Originally Posted by *nepas* 
no afraid not.


----------



## willpower101

ok, be back in a min to test the f8 thing. I've only not done it from what i've read. I entered *bcdedit /set loadoptions DDISABLE_INTEGRITY_CHECKS* in an elevated console already, but i'll try that again too.

i'm totally about ready to go to ubuntu or mint


----------



## willpower101

Started up the comp to "Fanio driver not started"


----------



## nepas

what system are you trying to run it on?and have you got the latest version?

google shows that 3.1 is the latest(Feb 07) and is x64 and vist compat.)

http://www.diefer.de/i8kfan/index.html


----------



## willpower101

windows 7 rc1 7100 x64
using the v 3.1 vista x64 compatible version of i8kfangui
Should run fine. But Googling the problem shows a lot of people have problems with it in vista two


----------



## FoulFoot

I've gotten this to work fine on Windows 7 64-bit (I have a Dell XPS Gen 2). It took me a while, but I managed to get the driver file (fanio.sys) signed using the Driver Signature Enforcement Overrider.

I've posted my modified copy here:

http://www.acaeum.com/images/I8kfanGUI64.zip

Please try it out and let me know if it works. Note the "readme.txt" included in the distro -- I had to extract the files from the installer in order to sign the driver, so you have to manually install this now.

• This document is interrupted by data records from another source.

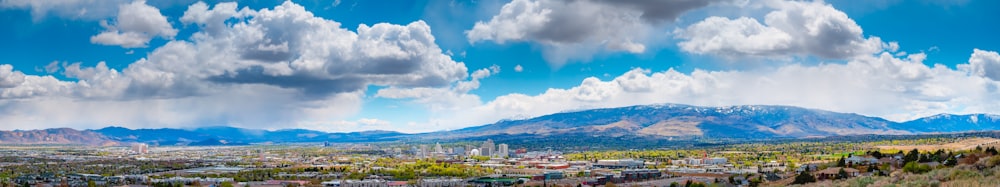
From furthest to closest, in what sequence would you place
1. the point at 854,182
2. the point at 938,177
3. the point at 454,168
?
the point at 454,168 → the point at 854,182 → the point at 938,177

First, install and run the "Driver Signature Enforcement Overrider", available at:

http://www.ngohq.com/home.php?page=dseo

After running, select "Enable Test Mode". The nice thing is that you'll only have to do this once, and it's completely transparent afterwords.

Then copy all the files in the I8kfanGUI64.zip distro to your Program Files x86 directory, and run "faninst.exe" file to install the driver. Finally, run I8kfanGUI.exe to start the program.

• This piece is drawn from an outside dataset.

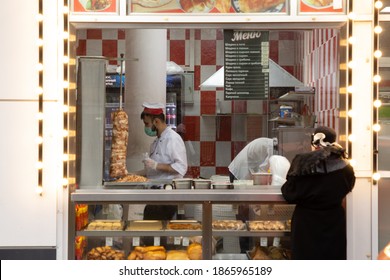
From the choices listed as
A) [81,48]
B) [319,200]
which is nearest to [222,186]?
[319,200]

It works great; the only (minor) annoyance is that I can't get it to start minimized, no matter what option I select. But it's a simple matter to just close the screen down manually.

Enjoy!

Foul


----------



## gonX

Check my signature


----------



## Astormski

Quote:


> Originally Posted by *88EVGAFTW;6144385*
> *press F8 right after initial post for vista*, Select Disable Driver enforcement or something like that, forget the name but you will see it. Idk if its the same for WIn 7, try it on 7 anyways.


Pressing F8 on startup works fine on Windows 7, I downloaded the 18kfangui 64 bit version and it installed ok







Here's the link - http://www.diefer.de/software/i8kfangui31_x64.exe


----------